Escuchar es un proceso interpretativo que demanda por parte de quien lo hace un compromiso ético que es el reconocimiento del otro y de la otra como interlocutor válido. Significa poner en juego el sentido de la alteridad que, además de reconocer que todas y todos saben algo, pueden aportar desde un determinado lugar (histórico, cultural, social, etc.) y que ello tiene que ser validado y reconocido por quienes hacen uso comunicacional –muchas veces de manera monopólica- del espacio público.

Tres frases que el maestro Paulo Freire solía destinar a la educación, pero que son aplicables a toda la vida política y social. “Enseñar exige saber escuchar” afirmaba el educador y pedagogo brasileño. Pero también, agregaba, porque “aceptar y respetar la diferencia es una de esas virtudes sin las cuales la escucha no se puede dar”. Todo lo cual se apoya en la certeza de que “ninguna persona ignora todo; nadie lo sabe todo; todos sabemos algo; todos ignoramos algo. Por eso aprendemos siempre” completaba en otro momento.

En tiempos electorales como los que se avecinan y a la luz del escenario en el que estamos insertos, vale preguntarse si la comunicación y la política no requieren también de una profunda revisión desde la escucha.

Porque la comunicación, tanto en su dimensión política como en la ética, exige conocer al otro y a la otra en su alteridad, en su diferencia, en su profundidad, en sus subjetividades y en el marco contextual, cultural y social que lo construye. ¿Se puede hacer política de otra manera, sin un conocimiento profundo y vasto de quienes integran la sociedad a la que se intenta ofrecer un proyecto?

¿De qué manera construir una propuesta sin contar con la participación que genera diálogo y, en el mejor de los casos, puede promover la corresponsabilidad en el proyecto colectivo?

Todo lo anterior viene al caso porque si bien la maquinaria electoral ya se puso en marcha de manera muy anticipada, estamos entrando en una fase donde se multiplican las palabras, los eslóganes y las frases hechas, como si llenar el espacio comunicacional y cultural con sonidos e imágenes -como torbellino que todo se lleva puesto al pasar- fuese por si solo un argumento o una forma de convicción. Gran parte de las encuestas denotan desconocimiento y desinterés por la política y todo lo que habita en su entorno.

En esto no hay mayores distinciones entre partidos, movimientos o frentes. Apenas pequeñas diferencias. Todas las llamadas “estrategias de comunicación” apuntan a lo mismo: saturar con palabras e imágenes a una audiencia que no solo resulta indefensa sino avasallada por la metralla del maketing digital y de los medios corporativos dominantes.
· · · · ·
▶ OBJETIVO DEL EJERCICIO: Reproduce el pasaje del fragmento sobre la escucha comprendido entre “Tres frases que” y “en otro momento.”, ambos inclusive.
· · · · ·
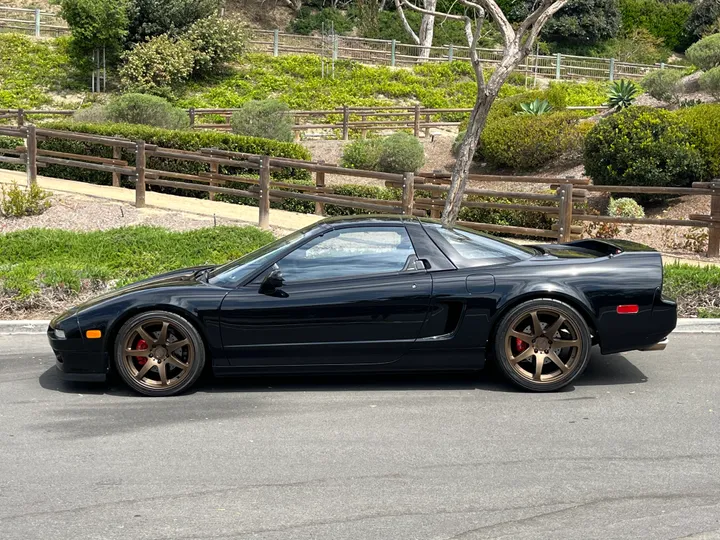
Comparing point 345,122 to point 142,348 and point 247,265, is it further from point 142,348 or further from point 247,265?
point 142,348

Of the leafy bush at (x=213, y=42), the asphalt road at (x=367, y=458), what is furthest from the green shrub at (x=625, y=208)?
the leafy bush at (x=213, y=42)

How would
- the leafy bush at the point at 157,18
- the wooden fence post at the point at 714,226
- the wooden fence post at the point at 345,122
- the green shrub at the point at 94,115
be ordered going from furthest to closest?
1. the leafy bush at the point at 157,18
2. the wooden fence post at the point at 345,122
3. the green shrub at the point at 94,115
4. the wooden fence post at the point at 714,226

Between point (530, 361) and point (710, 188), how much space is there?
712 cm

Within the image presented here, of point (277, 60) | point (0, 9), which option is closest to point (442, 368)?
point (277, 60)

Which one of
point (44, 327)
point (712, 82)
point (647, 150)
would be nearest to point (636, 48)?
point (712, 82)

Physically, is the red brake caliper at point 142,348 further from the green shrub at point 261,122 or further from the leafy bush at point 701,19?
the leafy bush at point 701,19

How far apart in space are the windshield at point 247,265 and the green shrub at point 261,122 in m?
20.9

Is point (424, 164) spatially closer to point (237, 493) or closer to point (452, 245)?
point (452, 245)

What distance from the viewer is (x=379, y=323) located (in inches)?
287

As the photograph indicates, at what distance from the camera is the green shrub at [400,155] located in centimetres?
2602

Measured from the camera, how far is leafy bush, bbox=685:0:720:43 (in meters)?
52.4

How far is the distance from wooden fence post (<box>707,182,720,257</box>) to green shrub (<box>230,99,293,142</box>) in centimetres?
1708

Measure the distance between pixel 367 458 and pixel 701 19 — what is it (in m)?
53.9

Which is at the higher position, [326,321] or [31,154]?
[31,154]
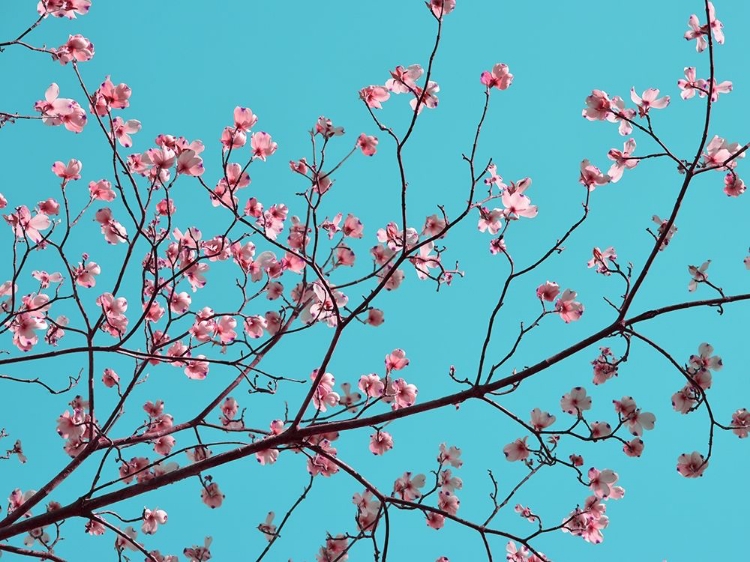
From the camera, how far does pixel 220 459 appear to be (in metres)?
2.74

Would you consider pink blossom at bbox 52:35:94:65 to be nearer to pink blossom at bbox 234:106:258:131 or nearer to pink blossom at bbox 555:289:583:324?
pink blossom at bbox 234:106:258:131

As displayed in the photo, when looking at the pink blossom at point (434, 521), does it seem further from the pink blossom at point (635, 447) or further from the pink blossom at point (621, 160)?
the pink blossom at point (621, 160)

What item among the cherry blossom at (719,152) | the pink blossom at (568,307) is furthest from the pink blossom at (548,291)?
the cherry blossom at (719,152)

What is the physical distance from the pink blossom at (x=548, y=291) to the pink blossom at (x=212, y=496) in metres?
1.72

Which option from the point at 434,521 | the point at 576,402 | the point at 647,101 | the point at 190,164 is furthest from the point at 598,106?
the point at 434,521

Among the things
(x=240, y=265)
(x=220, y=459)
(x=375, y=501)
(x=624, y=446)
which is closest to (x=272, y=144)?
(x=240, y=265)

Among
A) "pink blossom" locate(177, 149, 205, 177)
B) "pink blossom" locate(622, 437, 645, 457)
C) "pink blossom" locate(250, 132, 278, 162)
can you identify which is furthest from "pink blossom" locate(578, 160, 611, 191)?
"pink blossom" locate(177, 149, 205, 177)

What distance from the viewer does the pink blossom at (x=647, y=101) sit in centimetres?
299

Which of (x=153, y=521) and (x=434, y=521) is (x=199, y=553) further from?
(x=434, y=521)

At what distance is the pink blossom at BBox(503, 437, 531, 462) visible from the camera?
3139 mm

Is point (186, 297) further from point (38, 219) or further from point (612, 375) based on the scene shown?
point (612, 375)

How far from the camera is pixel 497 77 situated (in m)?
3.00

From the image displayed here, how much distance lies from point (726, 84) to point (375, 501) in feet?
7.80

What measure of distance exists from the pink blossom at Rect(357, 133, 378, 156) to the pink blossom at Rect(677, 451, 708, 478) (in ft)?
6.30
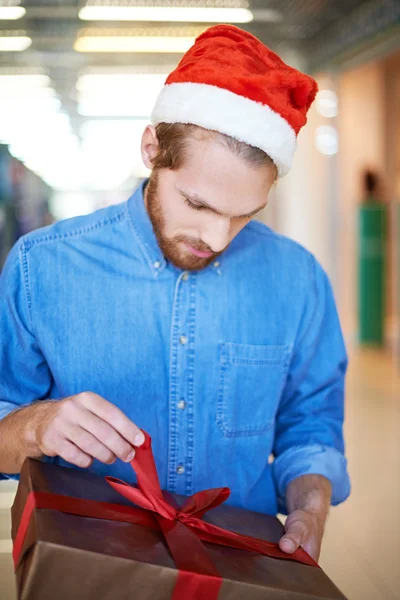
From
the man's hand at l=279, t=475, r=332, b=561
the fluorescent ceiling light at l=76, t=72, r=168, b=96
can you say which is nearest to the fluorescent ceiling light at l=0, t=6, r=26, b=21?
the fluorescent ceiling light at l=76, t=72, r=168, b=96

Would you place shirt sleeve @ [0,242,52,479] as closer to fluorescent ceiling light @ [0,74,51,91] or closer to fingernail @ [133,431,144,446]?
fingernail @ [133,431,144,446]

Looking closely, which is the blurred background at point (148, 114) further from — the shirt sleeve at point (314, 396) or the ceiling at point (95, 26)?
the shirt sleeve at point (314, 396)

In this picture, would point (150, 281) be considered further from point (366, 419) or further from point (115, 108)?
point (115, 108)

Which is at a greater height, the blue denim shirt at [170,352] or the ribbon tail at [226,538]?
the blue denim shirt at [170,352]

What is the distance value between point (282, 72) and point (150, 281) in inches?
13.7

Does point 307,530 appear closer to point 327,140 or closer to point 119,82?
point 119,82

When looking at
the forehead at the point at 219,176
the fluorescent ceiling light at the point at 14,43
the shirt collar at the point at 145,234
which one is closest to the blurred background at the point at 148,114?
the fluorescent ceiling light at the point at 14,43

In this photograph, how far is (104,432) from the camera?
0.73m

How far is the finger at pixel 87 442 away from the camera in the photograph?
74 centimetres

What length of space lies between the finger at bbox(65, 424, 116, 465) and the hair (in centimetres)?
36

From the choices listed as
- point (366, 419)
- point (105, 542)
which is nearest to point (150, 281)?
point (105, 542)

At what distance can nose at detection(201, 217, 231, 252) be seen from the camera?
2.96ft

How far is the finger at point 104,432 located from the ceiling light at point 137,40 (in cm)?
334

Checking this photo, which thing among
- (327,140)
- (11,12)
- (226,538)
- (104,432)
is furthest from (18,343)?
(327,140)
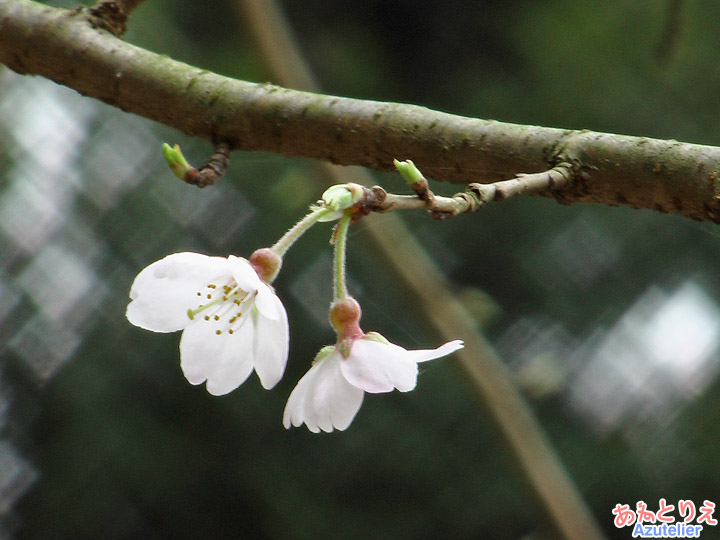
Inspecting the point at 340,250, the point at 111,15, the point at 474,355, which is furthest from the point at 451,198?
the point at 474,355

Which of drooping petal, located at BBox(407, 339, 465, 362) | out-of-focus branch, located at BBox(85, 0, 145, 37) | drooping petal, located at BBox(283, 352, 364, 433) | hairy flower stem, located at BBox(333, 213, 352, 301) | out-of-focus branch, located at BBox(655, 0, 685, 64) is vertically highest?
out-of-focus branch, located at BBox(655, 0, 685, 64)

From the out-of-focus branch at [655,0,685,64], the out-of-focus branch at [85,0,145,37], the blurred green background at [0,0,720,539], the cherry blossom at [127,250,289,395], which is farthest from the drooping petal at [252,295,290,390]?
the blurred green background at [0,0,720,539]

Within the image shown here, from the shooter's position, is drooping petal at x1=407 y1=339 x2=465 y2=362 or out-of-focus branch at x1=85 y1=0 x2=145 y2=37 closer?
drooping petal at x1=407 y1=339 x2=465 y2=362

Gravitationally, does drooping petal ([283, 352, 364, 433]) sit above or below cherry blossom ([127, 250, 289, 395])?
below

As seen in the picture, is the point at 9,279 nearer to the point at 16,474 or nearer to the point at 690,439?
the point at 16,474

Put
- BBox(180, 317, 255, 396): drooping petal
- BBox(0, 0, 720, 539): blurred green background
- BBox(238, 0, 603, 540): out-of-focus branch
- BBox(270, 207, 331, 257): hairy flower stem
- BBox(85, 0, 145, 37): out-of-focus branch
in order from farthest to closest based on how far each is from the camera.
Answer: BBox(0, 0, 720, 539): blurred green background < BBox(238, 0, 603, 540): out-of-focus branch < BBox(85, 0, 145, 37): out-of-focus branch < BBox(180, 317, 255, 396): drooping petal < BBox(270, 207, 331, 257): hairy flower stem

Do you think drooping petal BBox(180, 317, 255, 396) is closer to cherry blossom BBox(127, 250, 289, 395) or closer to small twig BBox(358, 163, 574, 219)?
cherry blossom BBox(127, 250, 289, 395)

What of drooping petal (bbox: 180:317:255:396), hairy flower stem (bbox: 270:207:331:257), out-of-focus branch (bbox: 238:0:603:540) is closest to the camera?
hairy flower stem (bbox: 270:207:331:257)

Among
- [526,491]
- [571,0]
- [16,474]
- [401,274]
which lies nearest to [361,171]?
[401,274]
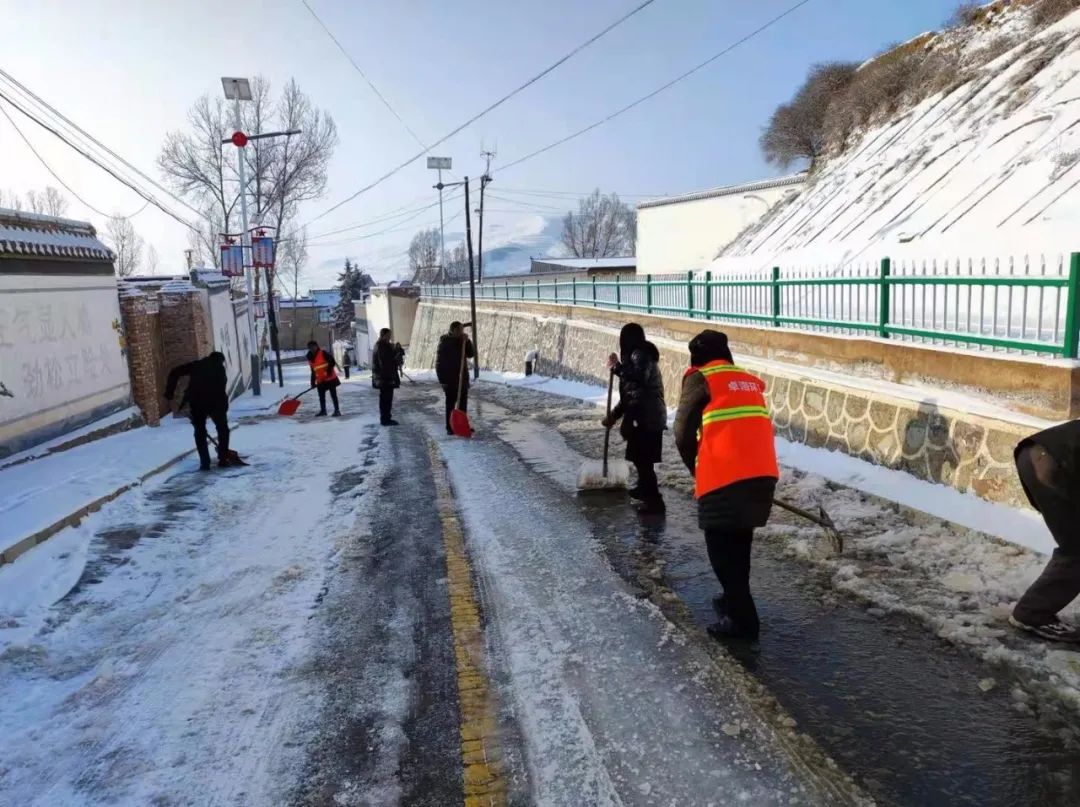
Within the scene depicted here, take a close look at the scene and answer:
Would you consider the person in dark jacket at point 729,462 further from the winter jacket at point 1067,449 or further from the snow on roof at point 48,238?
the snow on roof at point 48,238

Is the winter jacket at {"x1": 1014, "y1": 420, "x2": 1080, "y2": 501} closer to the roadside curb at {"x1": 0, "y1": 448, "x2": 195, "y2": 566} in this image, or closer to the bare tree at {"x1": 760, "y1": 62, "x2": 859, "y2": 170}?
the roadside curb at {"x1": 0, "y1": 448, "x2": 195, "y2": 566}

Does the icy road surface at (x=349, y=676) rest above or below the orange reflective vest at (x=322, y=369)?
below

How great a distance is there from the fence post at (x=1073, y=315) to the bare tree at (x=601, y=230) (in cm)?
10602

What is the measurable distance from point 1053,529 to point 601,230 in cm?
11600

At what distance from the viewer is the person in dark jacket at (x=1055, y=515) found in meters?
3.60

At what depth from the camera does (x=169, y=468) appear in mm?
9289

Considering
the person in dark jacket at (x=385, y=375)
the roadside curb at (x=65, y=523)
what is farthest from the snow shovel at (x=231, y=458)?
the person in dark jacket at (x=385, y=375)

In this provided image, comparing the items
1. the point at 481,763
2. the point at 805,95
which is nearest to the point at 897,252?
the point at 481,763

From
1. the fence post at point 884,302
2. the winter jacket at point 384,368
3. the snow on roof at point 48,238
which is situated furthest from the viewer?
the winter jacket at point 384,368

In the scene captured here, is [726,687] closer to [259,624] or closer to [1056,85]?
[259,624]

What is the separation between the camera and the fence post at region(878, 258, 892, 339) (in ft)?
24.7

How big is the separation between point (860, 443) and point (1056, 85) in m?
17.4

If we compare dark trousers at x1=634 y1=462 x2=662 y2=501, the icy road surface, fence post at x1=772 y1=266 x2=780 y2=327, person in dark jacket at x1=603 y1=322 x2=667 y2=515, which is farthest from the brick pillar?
· · · · ·
▶ TU SOLUCIÓN:
Tres frases que el maestro Paulo Freire solía destinar a la educación, pero que son aplicables a toda la vida política y social. “Enseñar exige saber escuchar” afirmaba el educador y pedagogo brasileño. Pero también, agregaba, porque “aceptar y respetar la diferencia es una de esas virtudes sin las cuales la escucha no se puede dar”. Todo lo cual se apoya en la certeza de que “ninguna persona ignora todo; nadie lo sabe todo; todos sabemos algo; todos ignoramos algo. Por eso aprendemos siempre” completaba en otro momento.